* START Supplied data *
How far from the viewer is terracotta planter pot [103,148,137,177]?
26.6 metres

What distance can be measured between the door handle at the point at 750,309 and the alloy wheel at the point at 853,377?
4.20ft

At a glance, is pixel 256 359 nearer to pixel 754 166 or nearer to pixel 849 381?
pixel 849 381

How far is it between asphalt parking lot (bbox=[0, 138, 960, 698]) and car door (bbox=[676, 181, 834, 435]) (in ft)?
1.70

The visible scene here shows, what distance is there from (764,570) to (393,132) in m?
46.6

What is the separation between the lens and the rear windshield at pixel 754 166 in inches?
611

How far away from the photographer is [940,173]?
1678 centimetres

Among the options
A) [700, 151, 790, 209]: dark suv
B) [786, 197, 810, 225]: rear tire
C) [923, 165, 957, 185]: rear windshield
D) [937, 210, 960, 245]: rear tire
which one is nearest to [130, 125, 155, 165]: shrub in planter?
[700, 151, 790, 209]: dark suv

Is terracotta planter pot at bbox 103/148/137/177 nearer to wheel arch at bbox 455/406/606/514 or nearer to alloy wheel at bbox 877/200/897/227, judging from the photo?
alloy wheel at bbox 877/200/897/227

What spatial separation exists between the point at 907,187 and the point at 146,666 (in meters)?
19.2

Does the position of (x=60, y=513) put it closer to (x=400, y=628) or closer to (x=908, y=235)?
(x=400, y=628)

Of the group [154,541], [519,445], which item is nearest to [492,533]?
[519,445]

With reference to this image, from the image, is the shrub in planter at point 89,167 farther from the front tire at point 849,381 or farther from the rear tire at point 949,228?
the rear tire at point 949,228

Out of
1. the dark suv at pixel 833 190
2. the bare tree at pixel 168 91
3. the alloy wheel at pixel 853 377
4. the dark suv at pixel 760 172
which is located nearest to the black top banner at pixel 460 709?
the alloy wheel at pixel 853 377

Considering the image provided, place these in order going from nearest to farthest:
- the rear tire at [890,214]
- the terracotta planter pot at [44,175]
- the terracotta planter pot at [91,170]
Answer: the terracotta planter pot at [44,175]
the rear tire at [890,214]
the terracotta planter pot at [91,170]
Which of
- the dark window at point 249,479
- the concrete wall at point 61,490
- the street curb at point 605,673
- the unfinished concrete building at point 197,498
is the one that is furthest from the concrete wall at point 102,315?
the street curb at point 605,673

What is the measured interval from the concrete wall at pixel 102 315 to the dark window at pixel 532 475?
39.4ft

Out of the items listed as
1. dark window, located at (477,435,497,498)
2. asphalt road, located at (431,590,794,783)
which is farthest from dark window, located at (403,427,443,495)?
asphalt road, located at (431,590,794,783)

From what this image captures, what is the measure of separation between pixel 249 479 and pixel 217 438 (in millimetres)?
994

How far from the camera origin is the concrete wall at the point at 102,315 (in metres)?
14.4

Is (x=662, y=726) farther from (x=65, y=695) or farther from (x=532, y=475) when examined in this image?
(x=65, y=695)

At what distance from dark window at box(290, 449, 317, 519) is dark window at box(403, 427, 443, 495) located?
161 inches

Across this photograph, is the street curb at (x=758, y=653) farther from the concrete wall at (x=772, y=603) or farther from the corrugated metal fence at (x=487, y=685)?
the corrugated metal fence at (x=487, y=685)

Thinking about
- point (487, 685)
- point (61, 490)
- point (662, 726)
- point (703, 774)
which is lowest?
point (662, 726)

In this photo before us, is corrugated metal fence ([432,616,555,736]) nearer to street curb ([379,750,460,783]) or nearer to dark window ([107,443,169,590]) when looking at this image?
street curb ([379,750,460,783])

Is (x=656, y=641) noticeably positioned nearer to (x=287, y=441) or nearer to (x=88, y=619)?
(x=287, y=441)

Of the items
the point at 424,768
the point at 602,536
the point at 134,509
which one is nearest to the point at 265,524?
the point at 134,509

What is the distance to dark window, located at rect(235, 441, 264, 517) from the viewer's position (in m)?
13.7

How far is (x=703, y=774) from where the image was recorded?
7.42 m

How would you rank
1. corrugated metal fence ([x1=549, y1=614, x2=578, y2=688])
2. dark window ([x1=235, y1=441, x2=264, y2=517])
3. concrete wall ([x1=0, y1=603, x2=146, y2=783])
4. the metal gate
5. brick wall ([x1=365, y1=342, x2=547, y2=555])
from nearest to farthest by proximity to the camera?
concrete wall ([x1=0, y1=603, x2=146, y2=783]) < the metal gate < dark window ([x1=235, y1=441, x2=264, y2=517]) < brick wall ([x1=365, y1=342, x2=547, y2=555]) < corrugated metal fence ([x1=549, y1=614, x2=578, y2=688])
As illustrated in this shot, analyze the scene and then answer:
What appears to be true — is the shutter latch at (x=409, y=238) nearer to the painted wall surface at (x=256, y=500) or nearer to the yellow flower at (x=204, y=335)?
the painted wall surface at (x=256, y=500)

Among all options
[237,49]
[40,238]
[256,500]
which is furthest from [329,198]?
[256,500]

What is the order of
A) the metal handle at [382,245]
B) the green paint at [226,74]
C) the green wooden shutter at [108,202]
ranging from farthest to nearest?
* END Supplied data *
* **Goal**:
Render every one of the entries above as a Markdown table with the columns Row and Line. Give each non-blank line its own row, numbered in order, and leave out the blank lines.

* **Written answer**:
| Row | Line |
|---|---|
| 1 | How far from the viewer is terracotta planter pot [103,148,137,177]? |
| 2 | 26.6 metres |
| 3 | What distance can be measured between the door handle at the point at 750,309 and the alloy wheel at the point at 853,377? |
| 4 | 4.20ft |
| 5 | At a glance, is pixel 256 359 nearer to pixel 754 166 or nearer to pixel 849 381? |
| 6 | pixel 849 381 |
| 7 | How far is it between asphalt parking lot (bbox=[0, 138, 960, 698]) and car door (bbox=[676, 181, 834, 435]) (in ft)? |
| 8 | 1.70 |
| 9 | The visible scene here shows, what distance is there from (764,570) to (393,132) in m? |
| 10 | 46.6 |
| 11 | What is the separation between the lens and the rear windshield at pixel 754 166 in inches? |
| 12 | 611 |
| 13 | How far away from the photographer is [940,173]? |
| 14 | 1678 centimetres |
| 15 | Among the options |
| 16 | A) [700, 151, 790, 209]: dark suv |
| 17 | B) [786, 197, 810, 225]: rear tire |
| 18 | C) [923, 165, 957, 185]: rear windshield |
| 19 | D) [937, 210, 960, 245]: rear tire |
| 20 | which one is nearest to [130, 125, 155, 165]: shrub in planter? |
| 21 | [700, 151, 790, 209]: dark suv |
| 22 | Is terracotta planter pot at bbox 103/148/137/177 nearer to wheel arch at bbox 455/406/606/514 or nearer to alloy wheel at bbox 877/200/897/227, judging from the photo? |
| 23 | alloy wheel at bbox 877/200/897/227 |
| 24 | What spatial separation exists between the point at 907,187 and the point at 146,666 (in meters)? |
| 25 | 19.2 |
| 26 | Does the position of (x=60, y=513) put it closer to (x=400, y=628) or closer to (x=908, y=235)? |
| 27 | (x=400, y=628) |
| 28 | Of the group [154,541], [519,445], which item is nearest to [492,533]? |
| 29 | [519,445] |
| 30 | With reference to this image, from the image, is the shrub in planter at point 89,167 farther from the front tire at point 849,381 or farther from the rear tire at point 949,228? |
| 31 | the rear tire at point 949,228 |
| 32 | Out of |
| 33 | 1. the dark suv at pixel 833 190 |
| 34 | 2. the bare tree at pixel 168 91 |
| 35 | 3. the alloy wheel at pixel 853 377 |
| 36 | 4. the dark suv at pixel 760 172 |
| 37 | which is located nearest to the black top banner at pixel 460 709? |
| 38 | the alloy wheel at pixel 853 377 |
| 39 | Considering the image provided, place these in order going from nearest to farthest: |
| 40 | - the rear tire at [890,214] |
| 41 | - the terracotta planter pot at [44,175] |
| 42 | - the terracotta planter pot at [91,170] |
| 43 | Answer: the terracotta planter pot at [44,175] |
| 44 | the rear tire at [890,214] |
| 45 | the terracotta planter pot at [91,170] |
| 46 | Which of |
| 47 | - the dark window at point 249,479 |
| 48 | - the concrete wall at point 61,490 |
| 49 | - the street curb at point 605,673 |
| 50 | - the unfinished concrete building at point 197,498 |
| 51 | is the one that is furthest from the concrete wall at point 102,315? |
| 52 | the street curb at point 605,673 |
| 53 | What is the measured interval from the concrete wall at pixel 102 315 to the dark window at pixel 532 475? |
| 54 | 39.4ft |
| 55 | Out of the items listed as |
| 56 | 1. dark window, located at (477,435,497,498) |
| 57 | 2. asphalt road, located at (431,590,794,783) |
| 58 | which is farthest from dark window, located at (403,427,443,495)? |
| 59 | asphalt road, located at (431,590,794,783) |
| 60 | From what this image captures, what is the measure of separation between pixel 249 479 and pixel 217 438 (in millimetres)? |
| 61 | 994 |
| 62 | How far from the camera origin is the concrete wall at the point at 102,315 (in metres)? |
| 63 | 14.4 |
| 64 | Is (x=662, y=726) farther from (x=65, y=695) or farther from (x=532, y=475) when examined in this image? |
| 65 | (x=65, y=695) |
| 66 | At what distance from dark window at box(290, 449, 317, 519) is dark window at box(403, 427, 443, 495) located? |
| 67 | 161 inches |
| 68 | Across this photograph, is the street curb at (x=758, y=653) farther from the concrete wall at (x=772, y=603) or farther from the corrugated metal fence at (x=487, y=685)? |
| 69 | the corrugated metal fence at (x=487, y=685) |
| 70 | Thinking about |
| 71 | - point (487, 685) |
| 72 | - point (61, 490) |
| 73 | - point (662, 726) |
| 74 | - point (703, 774) |
| 75 | which is lowest? |
| 76 | point (662, 726) |
| 77 | In this photo before us, is corrugated metal fence ([432,616,555,736]) nearer to street curb ([379,750,460,783]) or nearer to dark window ([107,443,169,590]) when looking at this image? |
| 78 | street curb ([379,750,460,783]) |
| 79 | Is (x=656, y=641) noticeably positioned nearer to (x=287, y=441) or nearer to (x=88, y=619)? |
| 80 | (x=287, y=441) |
| 81 | Of the items |
| 82 | the point at 424,768 |
| 83 | the point at 602,536 |
| 84 | the point at 134,509 |
| 85 | which one is nearest to the point at 265,524? |
| 86 | the point at 134,509 |
| 87 | What is the distance to dark window, located at rect(235, 441, 264, 517) from the viewer's position (in m)? |
| 88 | 13.7 |
| 89 | How far is (x=703, y=774) from where the image was recorded? |
| 90 | 7.42 m |
| 91 | How would you rank |
| 92 | 1. corrugated metal fence ([x1=549, y1=614, x2=578, y2=688]) |
| 93 | 2. dark window ([x1=235, y1=441, x2=264, y2=517]) |
| 94 | 3. concrete wall ([x1=0, y1=603, x2=146, y2=783]) |
| 95 | 4. the metal gate |
| 96 | 5. brick wall ([x1=365, y1=342, x2=547, y2=555]) |
| 97 | from nearest to farthest by proximity to the camera? |
| 98 | concrete wall ([x1=0, y1=603, x2=146, y2=783]) < the metal gate < dark window ([x1=235, y1=441, x2=264, y2=517]) < brick wall ([x1=365, y1=342, x2=547, y2=555]) < corrugated metal fence ([x1=549, y1=614, x2=578, y2=688]) |
| 99 | As illustrated in this shot, analyze the scene and then answer: |
| 100 | What appears to be true — is the shutter latch at (x=409, y=238) nearer to the painted wall surface at (x=256, y=500) or nearer to the yellow flower at (x=204, y=335)? |
| 101 | the painted wall surface at (x=256, y=500) |
| 102 | Among all options |
| 103 | [237,49] |
| 104 | [40,238] |
| 105 | [256,500] |
| 106 | which is furthest from [329,198]? |
| 107 | [256,500] |
| 108 | What is the order of |
| 109 | A) the metal handle at [382,245] |
| 110 | B) the green paint at [226,74] |
| 111 | C) the green wooden shutter at [108,202] |
| 112 | ranging from farthest to nearest? |